Fallout from abandoning the ARC tunnel

It is easy to see today that abandoning the new tunnel in 2010 and delaying an increase in train capacity added to the state’s transit woes. The economic impact to northern New Jersey is inestimable. The project would have helped grow the regional economy by providing jobs for 6,000 construction workers, many of whom were laid off when Christie withdrew his support for the ARC project.

As the New York Times reported in 2010, Christie’s decision was shocking, particularly given that work on the tunnel had started and that the federal government had committed to $3 billion in financing (more funding than had been committed to any other U.S. transit project). Based on early estimates, the ARC project would have been close to completion by now.

The decision crippled the northern suburbs by making it less desirable to live in areas where rail travel to and from New York City is difficult. It also hurt all of the New Jersey businesses that offer attractive shopping and entertainment alternatives to 11 million New Yorkers. Most of the potential customers in this vast market do not own cars and they live only two miles away. They would come to shop and to enjoy the Meadowlands Complex and Newark entertainment venues if they had easy transportation to New Jersey.

Getting behind the Gateway project

Today, the need for a new rail tunnel needs no debate. The existing two-track rail line used by both Amtrak and New Jersey Transit has exceeded its capacity. The system of tunnels and bridges between New Jersey and New York is more than 100 years old and suffered extensive damage during Superstorm Sandy. If you need more evidence than that, just ask commuters who have had to endure the “summer of hell,” while tracks are repaired at Penn Station.

The Gateway project does come with a hefty price tag of $20 billion and would not be completed until 2026. But it is a worthwhile investment that allows for an additional 25 extra trains per hour, effectively doubling capacity. The benefits also include shorter commute times, increased transportation reliability, less highway congestion, job creation, increased municipal and state tax revenues, and increased development in areas surrounding train stations.
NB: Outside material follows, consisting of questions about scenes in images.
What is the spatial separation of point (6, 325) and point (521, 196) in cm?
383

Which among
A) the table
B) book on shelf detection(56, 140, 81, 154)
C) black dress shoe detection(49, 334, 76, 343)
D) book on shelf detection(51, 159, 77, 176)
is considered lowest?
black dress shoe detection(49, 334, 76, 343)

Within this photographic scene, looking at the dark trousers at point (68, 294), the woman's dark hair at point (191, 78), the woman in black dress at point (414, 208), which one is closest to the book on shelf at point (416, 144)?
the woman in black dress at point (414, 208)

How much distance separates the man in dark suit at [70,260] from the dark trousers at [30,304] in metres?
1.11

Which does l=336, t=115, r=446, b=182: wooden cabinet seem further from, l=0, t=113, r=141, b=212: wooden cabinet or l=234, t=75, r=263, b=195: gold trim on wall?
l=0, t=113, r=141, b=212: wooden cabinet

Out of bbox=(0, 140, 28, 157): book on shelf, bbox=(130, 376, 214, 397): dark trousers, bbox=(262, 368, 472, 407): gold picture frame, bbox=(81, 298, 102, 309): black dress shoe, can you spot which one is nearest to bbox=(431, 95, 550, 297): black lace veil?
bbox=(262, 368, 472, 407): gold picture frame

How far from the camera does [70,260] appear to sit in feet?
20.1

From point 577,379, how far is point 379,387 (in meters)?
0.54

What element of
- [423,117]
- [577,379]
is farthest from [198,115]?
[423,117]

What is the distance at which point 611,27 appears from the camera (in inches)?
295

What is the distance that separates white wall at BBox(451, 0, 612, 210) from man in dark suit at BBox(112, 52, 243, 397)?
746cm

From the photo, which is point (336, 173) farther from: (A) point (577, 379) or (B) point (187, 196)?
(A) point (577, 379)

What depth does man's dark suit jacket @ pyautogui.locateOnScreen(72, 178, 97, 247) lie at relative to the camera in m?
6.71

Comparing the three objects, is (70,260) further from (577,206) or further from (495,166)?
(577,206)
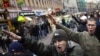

Although it was introduced in 2011, it is still unclear how the bulk of the current tunnel project will be funded. The support of New Jersey’s next governor is certainly an important step in the right direction. In a recent press conference, Phil Murphy joined several New Jersey mayors in calling for renewed investment in rail infrastructure.

“Among other things, we need the governor of this state to work closely with our federal delegation to find the money to fund the projects we desperately need,” Murphy said. He also criticized Republican gubernatorial nominee Kim Guadagno’s prior actions on the issue. “When you have been a co-leader in the state for over seven years, it is a little bit late to start standing up with ideas that would help our transportation infrastructure,” he said. “I would have loved to hear those ideas in 2010. I would have loved to hear the lieutenant governor oppose the governor on the cancellation of the ARC tunnel.”